Page —
-- BEGIN --

Making a comparison of the three scenarios above is somewhat difficult. One of the primary reasons is that the current repayment scheme uses net SUTA tax revenue to assist with repaying Title XII loans. Net SUTA tax revenue is the SUTA revenue left over after paying UI benefit obligations for the year. Because bonds are used to fully repay the Title XII advances in the scenarios from Tables 2 and 3, it is not necessary to use net SUTA revenue for this purpose, and at the end of repayment in the bonding scenarios, the Unemployment Compensation Fund (UCF) would be left with a substantial balance. Under the current repayment milieu, a relatively small UCF balance will be left when repayment is finished. Having a larger UCF balance reduces the likelihood of future borrowing to pay unemployment insurance benefit obligations.

-- END --

Supplied entries —
-- BEGIN --

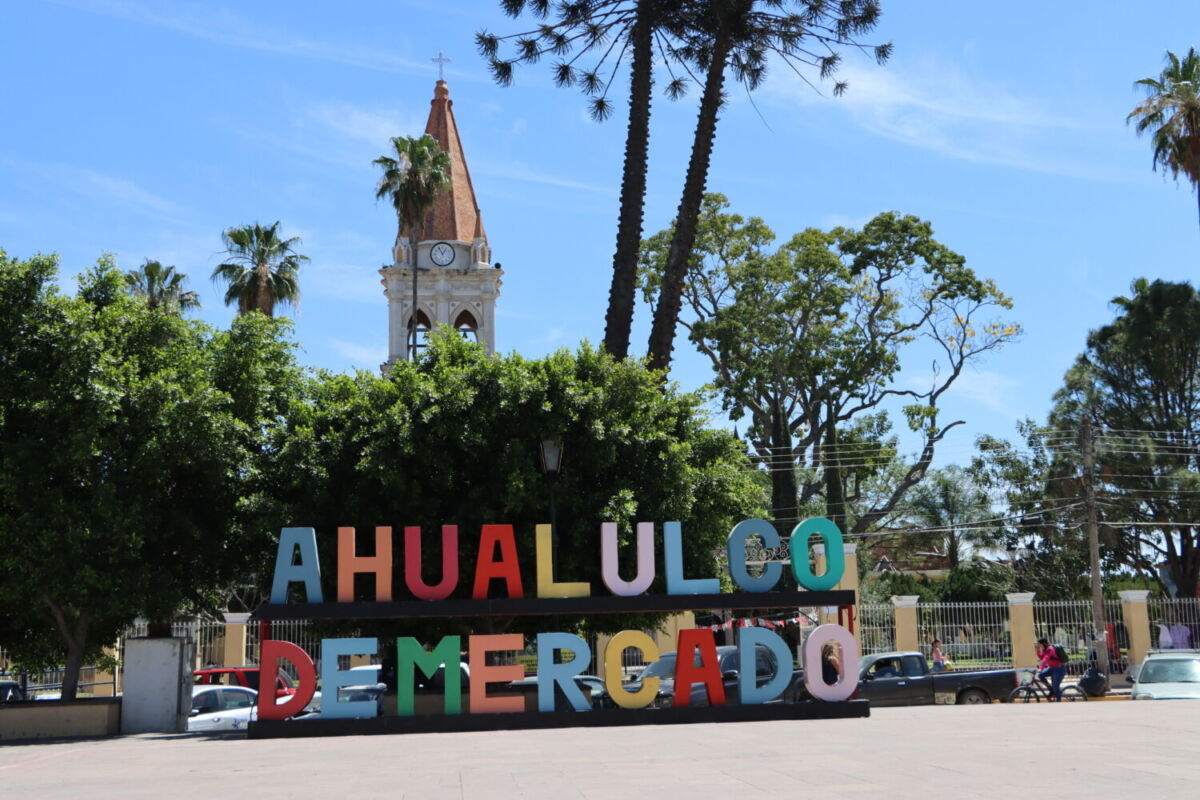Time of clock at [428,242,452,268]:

-- END --
-- BEGIN --

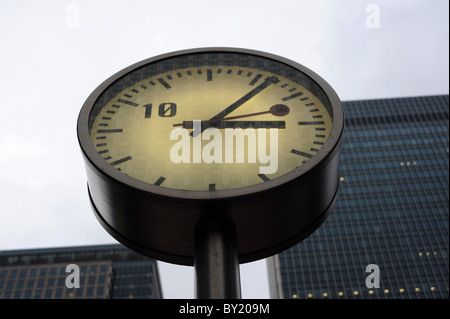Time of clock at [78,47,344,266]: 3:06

-- END --
-- BEGIN --

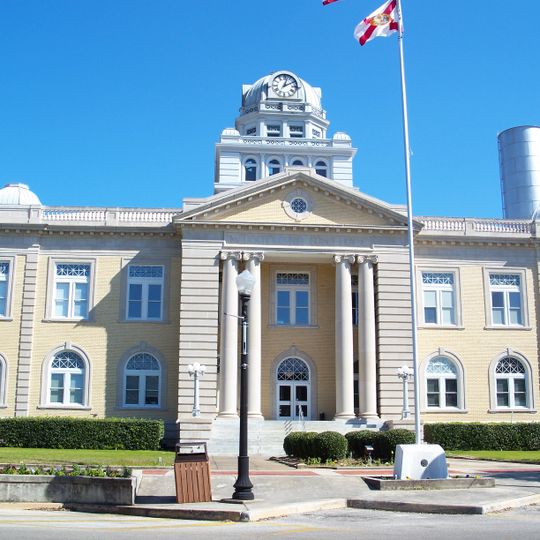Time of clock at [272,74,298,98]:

-- END --

Directives —
1 > Write out the part of the Title XII repayment passage between "Making a comparison" and "insurance benefit obligations.", inclusive.
2 > Using the Title XII repayment passage, explain in one to three sentences why the scenarios in Tables 2 and 3 do not need net SUTA revenue to repay the loans.
3 > Carry on the passage about repaying Title XII loans from the point where it stops.

Exercise results —
1 >
Making a comparison of the three scenarios above is somewhat difficult. One of the primary reasons is that the current repayment scheme uses net SUTA tax revenue to assist with repaying Title XII loans. Net SUTA tax revenue is the SUTA revenue left over after paying UI benefit obligations for the year. Because bonds are used to fully repay the Title XII advances in the scenarios from Tables 2 and 3, it is not necessary to use net SUTA revenue for this purpose, and at the end of repayment in the bonding scenarios, the Unemployment Compensation Fund (UCF) would be left with a substantial balance. Under the current repayment milieu, a relatively small UCF balance will be left when repayment is finished. Having a larger UCF balance reduces the likelihood of future borrowing to pay unemployment insurance benefit obligations.

2 > In those scenarios, bonds are used to fully repay the Title XII advances, so net SUTA revenue is not needed for repayment. As a result, the Unemployment Compensation Fund would be left with a substantial balance when repayment ends.

3 >
Another difficulty in comparing the three scenarios is the treatment of FUTA tax collections. Regardless of what happens to Michigan's Title XII balance, there will always be some level of FUTA collections; therefore, to do a marginal analysis of these repayment schemes, a baseline amount of FUTA collections must be subtracted from each scenario's assumed FUTA collections.


Finally, Senate Bill 483 (S-1) would appropriate $1.0 million in GF/GP revenue to the MFA for the administration of the Act, and any unused appropriations would not lapse at the end of the fiscal year and would be available for administrative expenses in future years.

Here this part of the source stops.